Control and Separation

When significant, hurtful situations arise, accompanied by various actions or inactions, they often divide people. This division stems from everyone’s unique perceptions of the events, shaped by their experiences and needs. It doesn’t mean anyone is inherently right or wrong; it means everyone seeks validation and recognition.

This separation damages society further, driven by attempts to control people’s opinions and dictate what they should or should not do, say, or think. This is especially true when emotions, grief, and unresolved trauma are involved.

What’s forgotten is how to connect despite the hurt and find unity. Trauma isn’t just what happened to us; it occurs when, after a difficult event, we become separated from ourselves and society. As Dr. Gabor Maté states, “Trauma is always sociable. It’s never individual.” When we create situations where people’s rights are denied and they can’t support each other authentically, we add to and create more trauma. This behaviour does not promote healing. Punishing the innocent is not the path to peace or healing.

Punishment and blame deprive us of true healing and prevent us from receiving love, support, acceptance, and respect.

Unresolved Trauma

The trauma that this young woman experienced is indescribable. The physical and emotional pain she endured is horrendous. From my understanding, the incident occurred two years ago, but the pain she feels is still very much alive, as was evident in the videos.
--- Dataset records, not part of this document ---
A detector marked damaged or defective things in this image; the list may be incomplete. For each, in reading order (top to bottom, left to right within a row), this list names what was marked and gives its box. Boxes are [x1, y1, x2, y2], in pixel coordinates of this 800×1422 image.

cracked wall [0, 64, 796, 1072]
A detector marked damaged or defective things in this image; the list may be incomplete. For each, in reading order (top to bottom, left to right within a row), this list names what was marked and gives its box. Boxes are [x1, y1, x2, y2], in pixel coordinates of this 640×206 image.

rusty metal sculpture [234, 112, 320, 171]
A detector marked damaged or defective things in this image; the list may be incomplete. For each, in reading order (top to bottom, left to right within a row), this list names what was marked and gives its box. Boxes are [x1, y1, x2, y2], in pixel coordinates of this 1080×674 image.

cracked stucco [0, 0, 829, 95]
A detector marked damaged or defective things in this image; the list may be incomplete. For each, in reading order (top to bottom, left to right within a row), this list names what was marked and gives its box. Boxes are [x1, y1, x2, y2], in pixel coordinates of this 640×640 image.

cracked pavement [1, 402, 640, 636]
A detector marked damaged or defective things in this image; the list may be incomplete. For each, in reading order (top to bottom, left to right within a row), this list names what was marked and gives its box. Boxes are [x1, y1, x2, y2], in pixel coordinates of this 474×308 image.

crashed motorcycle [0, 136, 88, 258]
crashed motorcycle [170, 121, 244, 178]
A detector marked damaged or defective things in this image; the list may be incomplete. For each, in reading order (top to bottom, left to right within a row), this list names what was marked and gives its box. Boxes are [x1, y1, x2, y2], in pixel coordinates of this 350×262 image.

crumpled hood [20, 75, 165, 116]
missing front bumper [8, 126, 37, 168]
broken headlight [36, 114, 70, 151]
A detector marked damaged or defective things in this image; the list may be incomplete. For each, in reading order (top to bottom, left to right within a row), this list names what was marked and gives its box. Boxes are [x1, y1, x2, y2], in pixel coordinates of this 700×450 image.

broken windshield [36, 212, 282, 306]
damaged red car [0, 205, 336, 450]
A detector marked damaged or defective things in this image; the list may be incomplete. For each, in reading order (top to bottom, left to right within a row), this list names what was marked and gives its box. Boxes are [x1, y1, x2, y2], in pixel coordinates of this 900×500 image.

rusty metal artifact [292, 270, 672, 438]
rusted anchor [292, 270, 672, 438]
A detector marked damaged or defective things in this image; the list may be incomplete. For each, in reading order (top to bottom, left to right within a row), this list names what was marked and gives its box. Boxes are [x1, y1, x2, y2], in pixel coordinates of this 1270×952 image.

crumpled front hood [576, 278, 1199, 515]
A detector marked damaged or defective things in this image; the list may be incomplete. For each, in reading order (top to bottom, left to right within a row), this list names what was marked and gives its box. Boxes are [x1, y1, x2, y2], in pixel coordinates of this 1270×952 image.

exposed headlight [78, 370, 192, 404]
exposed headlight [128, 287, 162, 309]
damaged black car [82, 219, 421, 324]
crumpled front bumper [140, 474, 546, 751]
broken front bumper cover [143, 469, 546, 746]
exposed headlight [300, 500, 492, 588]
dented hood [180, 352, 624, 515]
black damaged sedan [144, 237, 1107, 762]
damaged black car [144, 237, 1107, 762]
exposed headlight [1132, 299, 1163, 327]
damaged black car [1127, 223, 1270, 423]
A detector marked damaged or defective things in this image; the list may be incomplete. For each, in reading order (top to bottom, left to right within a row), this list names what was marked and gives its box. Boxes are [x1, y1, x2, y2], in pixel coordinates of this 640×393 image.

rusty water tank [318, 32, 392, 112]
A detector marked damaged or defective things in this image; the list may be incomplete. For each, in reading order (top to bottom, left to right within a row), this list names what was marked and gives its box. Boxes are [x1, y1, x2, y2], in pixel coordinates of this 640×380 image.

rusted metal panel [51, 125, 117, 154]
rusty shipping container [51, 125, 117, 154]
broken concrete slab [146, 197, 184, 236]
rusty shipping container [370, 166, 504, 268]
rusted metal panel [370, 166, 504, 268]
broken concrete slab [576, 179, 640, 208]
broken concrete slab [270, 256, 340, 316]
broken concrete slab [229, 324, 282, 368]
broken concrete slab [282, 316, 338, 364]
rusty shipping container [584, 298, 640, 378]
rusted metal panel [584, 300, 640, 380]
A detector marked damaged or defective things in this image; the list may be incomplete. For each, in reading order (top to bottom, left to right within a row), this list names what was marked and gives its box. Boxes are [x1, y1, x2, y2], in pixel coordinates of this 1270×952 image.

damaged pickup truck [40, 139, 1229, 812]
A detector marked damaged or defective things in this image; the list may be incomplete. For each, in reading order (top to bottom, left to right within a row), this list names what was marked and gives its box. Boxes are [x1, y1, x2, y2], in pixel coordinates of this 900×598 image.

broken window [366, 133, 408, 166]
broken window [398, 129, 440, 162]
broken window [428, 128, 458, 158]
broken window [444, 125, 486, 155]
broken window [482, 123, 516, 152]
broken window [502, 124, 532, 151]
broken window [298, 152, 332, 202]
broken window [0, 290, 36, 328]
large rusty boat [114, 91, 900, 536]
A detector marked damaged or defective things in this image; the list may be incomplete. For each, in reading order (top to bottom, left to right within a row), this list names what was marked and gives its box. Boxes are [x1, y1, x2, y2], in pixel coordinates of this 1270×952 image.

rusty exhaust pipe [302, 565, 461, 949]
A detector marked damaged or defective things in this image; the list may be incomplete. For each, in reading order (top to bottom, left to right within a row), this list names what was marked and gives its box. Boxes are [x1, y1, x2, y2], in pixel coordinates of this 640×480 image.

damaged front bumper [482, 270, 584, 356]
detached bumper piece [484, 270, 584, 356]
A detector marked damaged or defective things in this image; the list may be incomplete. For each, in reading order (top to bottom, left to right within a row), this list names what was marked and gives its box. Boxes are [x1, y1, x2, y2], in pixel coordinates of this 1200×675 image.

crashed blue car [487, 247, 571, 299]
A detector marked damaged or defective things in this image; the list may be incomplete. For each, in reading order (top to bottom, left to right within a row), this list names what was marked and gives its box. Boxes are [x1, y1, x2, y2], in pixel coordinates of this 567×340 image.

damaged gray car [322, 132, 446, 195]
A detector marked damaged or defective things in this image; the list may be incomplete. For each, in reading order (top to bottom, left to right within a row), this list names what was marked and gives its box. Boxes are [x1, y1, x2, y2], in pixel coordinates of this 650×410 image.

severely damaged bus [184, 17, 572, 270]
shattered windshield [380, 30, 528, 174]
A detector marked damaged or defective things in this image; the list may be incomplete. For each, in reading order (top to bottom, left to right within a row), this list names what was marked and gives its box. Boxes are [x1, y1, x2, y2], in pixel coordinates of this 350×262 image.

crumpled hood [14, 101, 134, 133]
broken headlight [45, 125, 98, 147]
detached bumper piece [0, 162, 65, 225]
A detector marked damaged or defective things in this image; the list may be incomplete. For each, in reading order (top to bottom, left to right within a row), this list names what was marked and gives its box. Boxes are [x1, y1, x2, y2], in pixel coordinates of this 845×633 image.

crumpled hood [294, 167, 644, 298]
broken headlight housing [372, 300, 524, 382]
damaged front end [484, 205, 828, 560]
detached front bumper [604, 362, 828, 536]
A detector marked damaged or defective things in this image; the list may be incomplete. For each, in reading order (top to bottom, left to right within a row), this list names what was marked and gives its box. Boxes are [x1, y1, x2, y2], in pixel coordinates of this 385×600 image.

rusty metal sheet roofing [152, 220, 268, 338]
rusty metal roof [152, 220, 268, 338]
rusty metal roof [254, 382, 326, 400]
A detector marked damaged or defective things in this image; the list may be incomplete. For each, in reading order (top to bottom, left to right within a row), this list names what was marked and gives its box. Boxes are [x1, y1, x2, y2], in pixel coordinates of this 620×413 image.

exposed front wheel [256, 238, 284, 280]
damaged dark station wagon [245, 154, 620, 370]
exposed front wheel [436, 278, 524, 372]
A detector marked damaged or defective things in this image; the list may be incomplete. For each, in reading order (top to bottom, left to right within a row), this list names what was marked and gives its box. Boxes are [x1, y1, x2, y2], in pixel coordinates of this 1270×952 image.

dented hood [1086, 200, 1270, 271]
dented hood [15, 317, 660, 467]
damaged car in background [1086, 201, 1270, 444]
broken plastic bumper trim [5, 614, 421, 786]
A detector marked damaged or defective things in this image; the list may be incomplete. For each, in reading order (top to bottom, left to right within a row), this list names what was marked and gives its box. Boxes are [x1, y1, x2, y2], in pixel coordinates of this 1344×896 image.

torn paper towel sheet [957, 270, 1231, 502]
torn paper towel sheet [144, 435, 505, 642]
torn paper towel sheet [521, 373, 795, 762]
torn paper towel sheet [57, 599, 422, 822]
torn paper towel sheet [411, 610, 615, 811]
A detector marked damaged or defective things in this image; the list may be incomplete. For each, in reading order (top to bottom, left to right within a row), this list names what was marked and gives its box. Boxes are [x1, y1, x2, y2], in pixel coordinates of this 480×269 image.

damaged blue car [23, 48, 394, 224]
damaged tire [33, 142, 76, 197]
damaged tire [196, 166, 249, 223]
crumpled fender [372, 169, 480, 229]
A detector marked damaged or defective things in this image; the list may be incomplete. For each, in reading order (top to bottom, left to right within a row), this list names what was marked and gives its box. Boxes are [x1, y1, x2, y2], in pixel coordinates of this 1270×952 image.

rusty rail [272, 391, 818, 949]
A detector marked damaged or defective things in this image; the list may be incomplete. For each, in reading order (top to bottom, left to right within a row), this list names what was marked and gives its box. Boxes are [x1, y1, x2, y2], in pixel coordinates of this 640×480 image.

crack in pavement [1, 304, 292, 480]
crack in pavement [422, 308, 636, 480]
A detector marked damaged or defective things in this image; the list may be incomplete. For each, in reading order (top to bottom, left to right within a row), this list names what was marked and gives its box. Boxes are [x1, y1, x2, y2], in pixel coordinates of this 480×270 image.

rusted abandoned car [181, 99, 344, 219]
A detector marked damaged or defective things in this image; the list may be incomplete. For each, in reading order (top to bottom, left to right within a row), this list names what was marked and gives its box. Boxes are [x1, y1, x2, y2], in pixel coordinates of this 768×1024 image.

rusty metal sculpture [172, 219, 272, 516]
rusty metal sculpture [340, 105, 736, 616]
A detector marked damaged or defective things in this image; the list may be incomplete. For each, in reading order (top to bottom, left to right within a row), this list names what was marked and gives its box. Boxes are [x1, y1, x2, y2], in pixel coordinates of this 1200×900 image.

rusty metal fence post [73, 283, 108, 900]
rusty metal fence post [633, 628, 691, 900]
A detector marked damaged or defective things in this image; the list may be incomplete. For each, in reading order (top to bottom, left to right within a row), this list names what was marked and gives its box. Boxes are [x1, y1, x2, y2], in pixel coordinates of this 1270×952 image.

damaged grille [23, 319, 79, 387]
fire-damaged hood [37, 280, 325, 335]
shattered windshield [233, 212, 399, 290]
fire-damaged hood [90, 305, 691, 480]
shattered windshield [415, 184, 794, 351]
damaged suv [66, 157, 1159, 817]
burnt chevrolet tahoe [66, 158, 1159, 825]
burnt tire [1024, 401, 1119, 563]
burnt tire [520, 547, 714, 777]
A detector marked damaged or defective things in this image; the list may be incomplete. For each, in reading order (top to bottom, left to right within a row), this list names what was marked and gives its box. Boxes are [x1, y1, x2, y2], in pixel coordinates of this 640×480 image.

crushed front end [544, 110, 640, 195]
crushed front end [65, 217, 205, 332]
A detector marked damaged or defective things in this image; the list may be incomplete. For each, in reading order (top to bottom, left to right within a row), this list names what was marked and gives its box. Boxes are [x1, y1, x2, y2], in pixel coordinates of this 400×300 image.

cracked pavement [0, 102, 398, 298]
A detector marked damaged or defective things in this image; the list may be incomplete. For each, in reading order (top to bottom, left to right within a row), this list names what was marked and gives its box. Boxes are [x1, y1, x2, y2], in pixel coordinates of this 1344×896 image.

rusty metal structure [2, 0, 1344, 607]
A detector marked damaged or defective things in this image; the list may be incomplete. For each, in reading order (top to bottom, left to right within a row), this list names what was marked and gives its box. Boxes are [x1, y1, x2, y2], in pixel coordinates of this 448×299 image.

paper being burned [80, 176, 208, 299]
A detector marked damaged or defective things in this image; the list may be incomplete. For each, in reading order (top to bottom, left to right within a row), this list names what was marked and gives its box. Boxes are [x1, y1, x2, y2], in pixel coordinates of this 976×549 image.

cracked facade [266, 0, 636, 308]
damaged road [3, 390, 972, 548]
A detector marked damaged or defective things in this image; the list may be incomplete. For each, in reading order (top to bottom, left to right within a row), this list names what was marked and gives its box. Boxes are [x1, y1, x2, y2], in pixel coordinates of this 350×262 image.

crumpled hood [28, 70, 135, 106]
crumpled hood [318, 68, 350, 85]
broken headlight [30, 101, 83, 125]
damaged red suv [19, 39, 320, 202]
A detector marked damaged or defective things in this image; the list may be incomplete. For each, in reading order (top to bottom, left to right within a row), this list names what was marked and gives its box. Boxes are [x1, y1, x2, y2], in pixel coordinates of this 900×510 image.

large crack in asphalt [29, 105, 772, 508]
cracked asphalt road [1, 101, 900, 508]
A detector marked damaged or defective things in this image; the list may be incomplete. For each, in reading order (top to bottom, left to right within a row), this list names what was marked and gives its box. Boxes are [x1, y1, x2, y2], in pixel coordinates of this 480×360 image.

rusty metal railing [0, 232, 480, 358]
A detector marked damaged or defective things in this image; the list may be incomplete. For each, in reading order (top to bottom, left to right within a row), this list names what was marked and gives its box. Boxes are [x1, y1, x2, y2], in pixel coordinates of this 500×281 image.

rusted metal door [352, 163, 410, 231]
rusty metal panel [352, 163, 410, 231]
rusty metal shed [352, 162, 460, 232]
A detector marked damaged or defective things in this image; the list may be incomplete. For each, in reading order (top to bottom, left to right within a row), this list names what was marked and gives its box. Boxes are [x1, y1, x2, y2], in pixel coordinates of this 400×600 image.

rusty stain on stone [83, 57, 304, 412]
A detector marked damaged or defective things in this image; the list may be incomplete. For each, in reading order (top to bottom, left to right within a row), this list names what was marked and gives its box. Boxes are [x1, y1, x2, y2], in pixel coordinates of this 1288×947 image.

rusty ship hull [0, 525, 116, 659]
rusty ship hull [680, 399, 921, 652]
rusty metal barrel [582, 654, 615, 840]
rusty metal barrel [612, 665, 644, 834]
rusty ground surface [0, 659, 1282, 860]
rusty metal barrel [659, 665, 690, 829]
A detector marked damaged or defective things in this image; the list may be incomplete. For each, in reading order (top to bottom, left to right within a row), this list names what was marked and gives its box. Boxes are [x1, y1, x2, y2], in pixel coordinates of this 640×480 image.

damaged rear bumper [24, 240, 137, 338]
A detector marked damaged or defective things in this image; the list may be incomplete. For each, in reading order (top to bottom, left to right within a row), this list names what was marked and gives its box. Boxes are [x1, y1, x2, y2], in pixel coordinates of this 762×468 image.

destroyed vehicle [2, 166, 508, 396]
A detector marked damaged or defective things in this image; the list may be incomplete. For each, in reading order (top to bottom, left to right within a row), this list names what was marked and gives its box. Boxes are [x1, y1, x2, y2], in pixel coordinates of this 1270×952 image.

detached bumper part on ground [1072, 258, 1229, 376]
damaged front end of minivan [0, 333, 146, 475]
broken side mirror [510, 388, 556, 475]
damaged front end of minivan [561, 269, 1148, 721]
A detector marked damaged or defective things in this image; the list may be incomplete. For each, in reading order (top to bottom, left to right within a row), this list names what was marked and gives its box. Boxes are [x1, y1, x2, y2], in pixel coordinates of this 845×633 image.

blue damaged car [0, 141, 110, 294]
Trauma causes disconnection from ourselves and others. When trauma is too overwhelming to heal, we often do nothing. We deny, suppress, pretend it doesn’t matter, and lie that it no longer hurts. We push it as far from our consciousness as possible. The emotional pain is so unbearable that we keep running from it, suppressing it to avoid feeling anything. This unresolved trauma, particularly for women who have experienced it at the hands of men, has many consequences.

Generational trauma has affected women for centuries, visible in our grandmothers, mothers, and ourselves. Unresolved trauma transforms into anger, emotional distance, toxic control, fear, coldness, bitterness, and limiting beliefs about men. It impacts our relationships, parenting, trust, and most importantly, our perceptions of ourselves.

Unresolved trauma locks in shame beneath all experiences, causing further disconnection and fear. Trauma deeply wounds us and our souls.


If we truly want to change, make a difference, and heal, we must first look within ourselves. We must genuinely desire change. As Einstein said many decades ago:

“No problem can be solved from the same level of consciousness that created it.”

This means that if we want to change, we first need to change how we perceive things. If we want to make a difference, we need to alter our own perceptions.

Consider the situation that occurred. The man who attacked this woman was filled with anger, bitterness, fear, and hatred. Now, look at the posts on social media—what emotions do you see? Exactly. It’s the same energy, just in a different form. The outcome, the punishment, all of it is fueled by anger! But the question is what is underneath this anger? What are we masking?

What resists, persists. It may take a different form, but with such an attitude, nothing will ever change. If we want to see change, we need to change how we look at things. If we want to heal, we need to connect with our vulnerability. And if we want peace and freedom, we need to accept and give choices. If we want justice, we need to be honest with ourselves.

There is no other path to real change.